Given the loss of any basis for judgement of good or bad taste, the learner is thrown rudderless on the ethnodance market to figure things out for themselves. They are now supposed to know what they prefer without being told what they ought to prefer. Since the ordinary person, with the now standard schooling in non-judgementalness, cannot be expected to bear such a heavy burden they simply follow the guidance of the loudest marketers and the crowd. Contrary to what one might otherwise expect the contemporary tango is a case study in unscrupulous, vapid consumerism and crowd behaviour. It is hard to believe that people capable of discriminating judgement could respond positively to the dressed up kitsch promoted on tango websites and Facebook pages.

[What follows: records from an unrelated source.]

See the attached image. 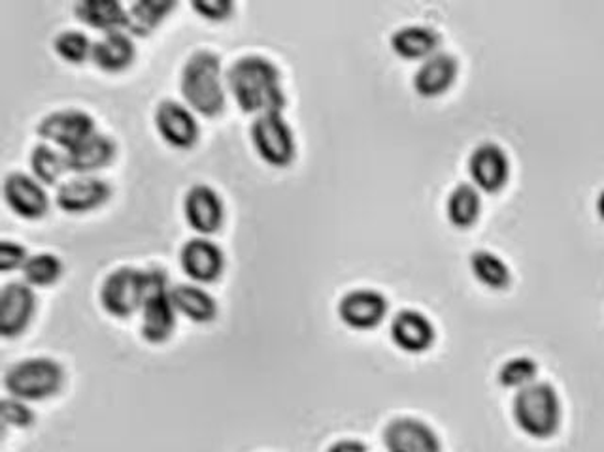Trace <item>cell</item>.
I'll return each instance as SVG.
<instances>
[{
    "instance_id": "35",
    "label": "cell",
    "mask_w": 604,
    "mask_h": 452,
    "mask_svg": "<svg viewBox=\"0 0 604 452\" xmlns=\"http://www.w3.org/2000/svg\"><path fill=\"white\" fill-rule=\"evenodd\" d=\"M327 452H366V445L359 440H340L332 443Z\"/></svg>"
},
{
    "instance_id": "26",
    "label": "cell",
    "mask_w": 604,
    "mask_h": 452,
    "mask_svg": "<svg viewBox=\"0 0 604 452\" xmlns=\"http://www.w3.org/2000/svg\"><path fill=\"white\" fill-rule=\"evenodd\" d=\"M472 276L490 289H506L510 285V268L508 264L492 251L476 250L469 256Z\"/></svg>"
},
{
    "instance_id": "30",
    "label": "cell",
    "mask_w": 604,
    "mask_h": 452,
    "mask_svg": "<svg viewBox=\"0 0 604 452\" xmlns=\"http://www.w3.org/2000/svg\"><path fill=\"white\" fill-rule=\"evenodd\" d=\"M54 49L68 65H81V63L91 59L94 42L80 31H65V33L55 36Z\"/></svg>"
},
{
    "instance_id": "22",
    "label": "cell",
    "mask_w": 604,
    "mask_h": 452,
    "mask_svg": "<svg viewBox=\"0 0 604 452\" xmlns=\"http://www.w3.org/2000/svg\"><path fill=\"white\" fill-rule=\"evenodd\" d=\"M74 15L102 34L127 29V8L116 0H81L74 4Z\"/></svg>"
},
{
    "instance_id": "28",
    "label": "cell",
    "mask_w": 604,
    "mask_h": 452,
    "mask_svg": "<svg viewBox=\"0 0 604 452\" xmlns=\"http://www.w3.org/2000/svg\"><path fill=\"white\" fill-rule=\"evenodd\" d=\"M34 179L42 185H55L68 172L67 157L50 144H39L29 155Z\"/></svg>"
},
{
    "instance_id": "14",
    "label": "cell",
    "mask_w": 604,
    "mask_h": 452,
    "mask_svg": "<svg viewBox=\"0 0 604 452\" xmlns=\"http://www.w3.org/2000/svg\"><path fill=\"white\" fill-rule=\"evenodd\" d=\"M469 174L480 189L495 192L508 181L510 161L506 151L495 142H482L469 155Z\"/></svg>"
},
{
    "instance_id": "4",
    "label": "cell",
    "mask_w": 604,
    "mask_h": 452,
    "mask_svg": "<svg viewBox=\"0 0 604 452\" xmlns=\"http://www.w3.org/2000/svg\"><path fill=\"white\" fill-rule=\"evenodd\" d=\"M63 383V367L46 356L15 362L4 374V388L12 398L21 401L47 400L59 393Z\"/></svg>"
},
{
    "instance_id": "23",
    "label": "cell",
    "mask_w": 604,
    "mask_h": 452,
    "mask_svg": "<svg viewBox=\"0 0 604 452\" xmlns=\"http://www.w3.org/2000/svg\"><path fill=\"white\" fill-rule=\"evenodd\" d=\"M440 44V34L427 25L398 26L392 34V49L403 59L414 60L431 57L437 53Z\"/></svg>"
},
{
    "instance_id": "18",
    "label": "cell",
    "mask_w": 604,
    "mask_h": 452,
    "mask_svg": "<svg viewBox=\"0 0 604 452\" xmlns=\"http://www.w3.org/2000/svg\"><path fill=\"white\" fill-rule=\"evenodd\" d=\"M392 340L400 351L406 353H424L435 341V327L427 315L416 309H403L393 317Z\"/></svg>"
},
{
    "instance_id": "17",
    "label": "cell",
    "mask_w": 604,
    "mask_h": 452,
    "mask_svg": "<svg viewBox=\"0 0 604 452\" xmlns=\"http://www.w3.org/2000/svg\"><path fill=\"white\" fill-rule=\"evenodd\" d=\"M179 266L193 282L212 283L226 268V256L220 245L207 238H195L179 251Z\"/></svg>"
},
{
    "instance_id": "15",
    "label": "cell",
    "mask_w": 604,
    "mask_h": 452,
    "mask_svg": "<svg viewBox=\"0 0 604 452\" xmlns=\"http://www.w3.org/2000/svg\"><path fill=\"white\" fill-rule=\"evenodd\" d=\"M184 216L189 227L199 234H216L226 219L220 195L205 184L193 185L184 200Z\"/></svg>"
},
{
    "instance_id": "29",
    "label": "cell",
    "mask_w": 604,
    "mask_h": 452,
    "mask_svg": "<svg viewBox=\"0 0 604 452\" xmlns=\"http://www.w3.org/2000/svg\"><path fill=\"white\" fill-rule=\"evenodd\" d=\"M21 274L29 287H52L63 276V263L52 253H39L29 256Z\"/></svg>"
},
{
    "instance_id": "33",
    "label": "cell",
    "mask_w": 604,
    "mask_h": 452,
    "mask_svg": "<svg viewBox=\"0 0 604 452\" xmlns=\"http://www.w3.org/2000/svg\"><path fill=\"white\" fill-rule=\"evenodd\" d=\"M0 411H2L4 422L12 425V427L28 428L34 422L33 409H29L23 401L15 400V398H8V400L2 401Z\"/></svg>"
},
{
    "instance_id": "8",
    "label": "cell",
    "mask_w": 604,
    "mask_h": 452,
    "mask_svg": "<svg viewBox=\"0 0 604 452\" xmlns=\"http://www.w3.org/2000/svg\"><path fill=\"white\" fill-rule=\"evenodd\" d=\"M95 119L84 110H59L41 119L36 134L46 144L59 145L70 151L95 134Z\"/></svg>"
},
{
    "instance_id": "5",
    "label": "cell",
    "mask_w": 604,
    "mask_h": 452,
    "mask_svg": "<svg viewBox=\"0 0 604 452\" xmlns=\"http://www.w3.org/2000/svg\"><path fill=\"white\" fill-rule=\"evenodd\" d=\"M150 285H147L146 300L142 304V338L147 343H163L173 335L176 328V308L171 298L168 277L160 268L147 269Z\"/></svg>"
},
{
    "instance_id": "12",
    "label": "cell",
    "mask_w": 604,
    "mask_h": 452,
    "mask_svg": "<svg viewBox=\"0 0 604 452\" xmlns=\"http://www.w3.org/2000/svg\"><path fill=\"white\" fill-rule=\"evenodd\" d=\"M112 189L99 177L80 176L61 185L55 195V203L68 216H80L99 210L110 200Z\"/></svg>"
},
{
    "instance_id": "31",
    "label": "cell",
    "mask_w": 604,
    "mask_h": 452,
    "mask_svg": "<svg viewBox=\"0 0 604 452\" xmlns=\"http://www.w3.org/2000/svg\"><path fill=\"white\" fill-rule=\"evenodd\" d=\"M537 362L529 356H514L498 370V381L503 387L524 388L537 381Z\"/></svg>"
},
{
    "instance_id": "2",
    "label": "cell",
    "mask_w": 604,
    "mask_h": 452,
    "mask_svg": "<svg viewBox=\"0 0 604 452\" xmlns=\"http://www.w3.org/2000/svg\"><path fill=\"white\" fill-rule=\"evenodd\" d=\"M179 92L193 112L218 118L226 110L227 81L218 53L199 49L186 60L179 74Z\"/></svg>"
},
{
    "instance_id": "36",
    "label": "cell",
    "mask_w": 604,
    "mask_h": 452,
    "mask_svg": "<svg viewBox=\"0 0 604 452\" xmlns=\"http://www.w3.org/2000/svg\"><path fill=\"white\" fill-rule=\"evenodd\" d=\"M597 211L601 219L604 221V189L598 192L597 197Z\"/></svg>"
},
{
    "instance_id": "7",
    "label": "cell",
    "mask_w": 604,
    "mask_h": 452,
    "mask_svg": "<svg viewBox=\"0 0 604 452\" xmlns=\"http://www.w3.org/2000/svg\"><path fill=\"white\" fill-rule=\"evenodd\" d=\"M250 139L253 150L271 166L282 168L295 158V136L282 112L263 113L253 119Z\"/></svg>"
},
{
    "instance_id": "19",
    "label": "cell",
    "mask_w": 604,
    "mask_h": 452,
    "mask_svg": "<svg viewBox=\"0 0 604 452\" xmlns=\"http://www.w3.org/2000/svg\"><path fill=\"white\" fill-rule=\"evenodd\" d=\"M458 59L452 53H432L431 57L421 60L418 70L414 73V89L421 97H439L452 87L458 78Z\"/></svg>"
},
{
    "instance_id": "27",
    "label": "cell",
    "mask_w": 604,
    "mask_h": 452,
    "mask_svg": "<svg viewBox=\"0 0 604 452\" xmlns=\"http://www.w3.org/2000/svg\"><path fill=\"white\" fill-rule=\"evenodd\" d=\"M480 208H482V198L476 187L471 184L455 185L446 200L448 219L461 229L471 227L479 219Z\"/></svg>"
},
{
    "instance_id": "24",
    "label": "cell",
    "mask_w": 604,
    "mask_h": 452,
    "mask_svg": "<svg viewBox=\"0 0 604 452\" xmlns=\"http://www.w3.org/2000/svg\"><path fill=\"white\" fill-rule=\"evenodd\" d=\"M171 298L178 313L191 322H210L218 315V304L212 295L197 285H176L171 287Z\"/></svg>"
},
{
    "instance_id": "11",
    "label": "cell",
    "mask_w": 604,
    "mask_h": 452,
    "mask_svg": "<svg viewBox=\"0 0 604 452\" xmlns=\"http://www.w3.org/2000/svg\"><path fill=\"white\" fill-rule=\"evenodd\" d=\"M2 192H4L8 208L21 219L36 221V219L46 216L50 210V198H47L44 185L23 172L8 174L4 177Z\"/></svg>"
},
{
    "instance_id": "32",
    "label": "cell",
    "mask_w": 604,
    "mask_h": 452,
    "mask_svg": "<svg viewBox=\"0 0 604 452\" xmlns=\"http://www.w3.org/2000/svg\"><path fill=\"white\" fill-rule=\"evenodd\" d=\"M191 8L202 20L208 21H226L234 12L231 0H193Z\"/></svg>"
},
{
    "instance_id": "1",
    "label": "cell",
    "mask_w": 604,
    "mask_h": 452,
    "mask_svg": "<svg viewBox=\"0 0 604 452\" xmlns=\"http://www.w3.org/2000/svg\"><path fill=\"white\" fill-rule=\"evenodd\" d=\"M227 91L242 112H282L286 106V95L282 89L278 66L257 53L239 57L229 66L226 76Z\"/></svg>"
},
{
    "instance_id": "6",
    "label": "cell",
    "mask_w": 604,
    "mask_h": 452,
    "mask_svg": "<svg viewBox=\"0 0 604 452\" xmlns=\"http://www.w3.org/2000/svg\"><path fill=\"white\" fill-rule=\"evenodd\" d=\"M150 274L146 269L123 268L113 269L100 287V306L107 313L118 319H127L142 309L146 300Z\"/></svg>"
},
{
    "instance_id": "20",
    "label": "cell",
    "mask_w": 604,
    "mask_h": 452,
    "mask_svg": "<svg viewBox=\"0 0 604 452\" xmlns=\"http://www.w3.org/2000/svg\"><path fill=\"white\" fill-rule=\"evenodd\" d=\"M68 172H76L80 176H91L100 168H107L116 157V142L107 134L95 132L81 144L65 153Z\"/></svg>"
},
{
    "instance_id": "34",
    "label": "cell",
    "mask_w": 604,
    "mask_h": 452,
    "mask_svg": "<svg viewBox=\"0 0 604 452\" xmlns=\"http://www.w3.org/2000/svg\"><path fill=\"white\" fill-rule=\"evenodd\" d=\"M28 258V251L21 243L10 242V240L0 243V269L4 274H10L15 268H23Z\"/></svg>"
},
{
    "instance_id": "16",
    "label": "cell",
    "mask_w": 604,
    "mask_h": 452,
    "mask_svg": "<svg viewBox=\"0 0 604 452\" xmlns=\"http://www.w3.org/2000/svg\"><path fill=\"white\" fill-rule=\"evenodd\" d=\"M387 315V300L378 290L353 289L339 301L340 321L353 330H371L378 327Z\"/></svg>"
},
{
    "instance_id": "21",
    "label": "cell",
    "mask_w": 604,
    "mask_h": 452,
    "mask_svg": "<svg viewBox=\"0 0 604 452\" xmlns=\"http://www.w3.org/2000/svg\"><path fill=\"white\" fill-rule=\"evenodd\" d=\"M136 59V47H134L131 34L125 31L102 34L97 42H94L91 60L102 73H123Z\"/></svg>"
},
{
    "instance_id": "13",
    "label": "cell",
    "mask_w": 604,
    "mask_h": 452,
    "mask_svg": "<svg viewBox=\"0 0 604 452\" xmlns=\"http://www.w3.org/2000/svg\"><path fill=\"white\" fill-rule=\"evenodd\" d=\"M36 311V296L28 283H8L0 293V332L18 338L28 330Z\"/></svg>"
},
{
    "instance_id": "10",
    "label": "cell",
    "mask_w": 604,
    "mask_h": 452,
    "mask_svg": "<svg viewBox=\"0 0 604 452\" xmlns=\"http://www.w3.org/2000/svg\"><path fill=\"white\" fill-rule=\"evenodd\" d=\"M155 126L163 142L176 150H189L199 142L200 126L189 106L163 100L155 110Z\"/></svg>"
},
{
    "instance_id": "9",
    "label": "cell",
    "mask_w": 604,
    "mask_h": 452,
    "mask_svg": "<svg viewBox=\"0 0 604 452\" xmlns=\"http://www.w3.org/2000/svg\"><path fill=\"white\" fill-rule=\"evenodd\" d=\"M387 452H442L439 436L426 420L397 417L389 420L382 433Z\"/></svg>"
},
{
    "instance_id": "25",
    "label": "cell",
    "mask_w": 604,
    "mask_h": 452,
    "mask_svg": "<svg viewBox=\"0 0 604 452\" xmlns=\"http://www.w3.org/2000/svg\"><path fill=\"white\" fill-rule=\"evenodd\" d=\"M174 0H139L127 8V29L131 36H150L171 15Z\"/></svg>"
},
{
    "instance_id": "3",
    "label": "cell",
    "mask_w": 604,
    "mask_h": 452,
    "mask_svg": "<svg viewBox=\"0 0 604 452\" xmlns=\"http://www.w3.org/2000/svg\"><path fill=\"white\" fill-rule=\"evenodd\" d=\"M516 427L535 440H548L561 425V400L556 388L546 381H532L519 388L512 400Z\"/></svg>"
}]
</instances>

What is the alternative to the anthropological and consumerist paradigms currently in power? The conservative view of art, music and culture, at least the one that we have inherited from 19th century Romanticism, is that culture is the realm of authentic values that transcend ordinary utilitarian and merely hedonistic values. Writers on culture have recognised for a long time that all traditional societies distinguish between sacred and profane values. In European culture art has come to occupy the place of the sacred, and the aesthetic experience of the art object is not regarded as having a merely utilitarian significance. Art, including painting, music, dance and ritual, is the domain of sacred values or ends, and as such has a moral significance. Bad art is not merely unpleasant, but rather, pleasant or not, it is morally bad. Listening to bad music and surrounding yourself with kitsch art makes you poorer as a person. It debases rather than elevates because it is a source of easy satisfactions and fake emotions that do not demand any effort or sacrifice.
Art criticism is difficult because it is not easy to identify why certain art is better than other, or what makes it morally elevating or debasing. People were once able to follow their gut instinct and normal people still are highly suspicious of art that occupies contemporary art galleries, atonal music or modernist architecture. They still prefer to see classical architecture even if some are still drawn to the modernist curiosities, although it is questionable that they would choose to spend much time in them or live near them once they have taken the obligatory snapshots. In the same sense the consumer tango that we are served nowadays is largely a disposable product, a way to spend an evening in a foreign city.
An alternative to the anthropological framing is a view of how dancing makes us better and brings us closer to others. Traditionally dances have had a moral and truly social dimension in bringing people together. This more authentically moral, social and elevating aspect has been supplanted with ideas about exoticism, authentic cultures, tourism, fashion and hedonism that are typical of kitsch ethnodances like LA Style Salsa, Bachata or Zouk. Anthropology and tourism have inadvertently directed tango into a seedy, degraded neighbourhood on the false assumption that it has only the barest connection to European culture and is the product of the Latin brothel. Unfortunately this is a framing and a narrative that appeals to people already predisposed to be drawn to easy ‘transgressive’ touristic experiences.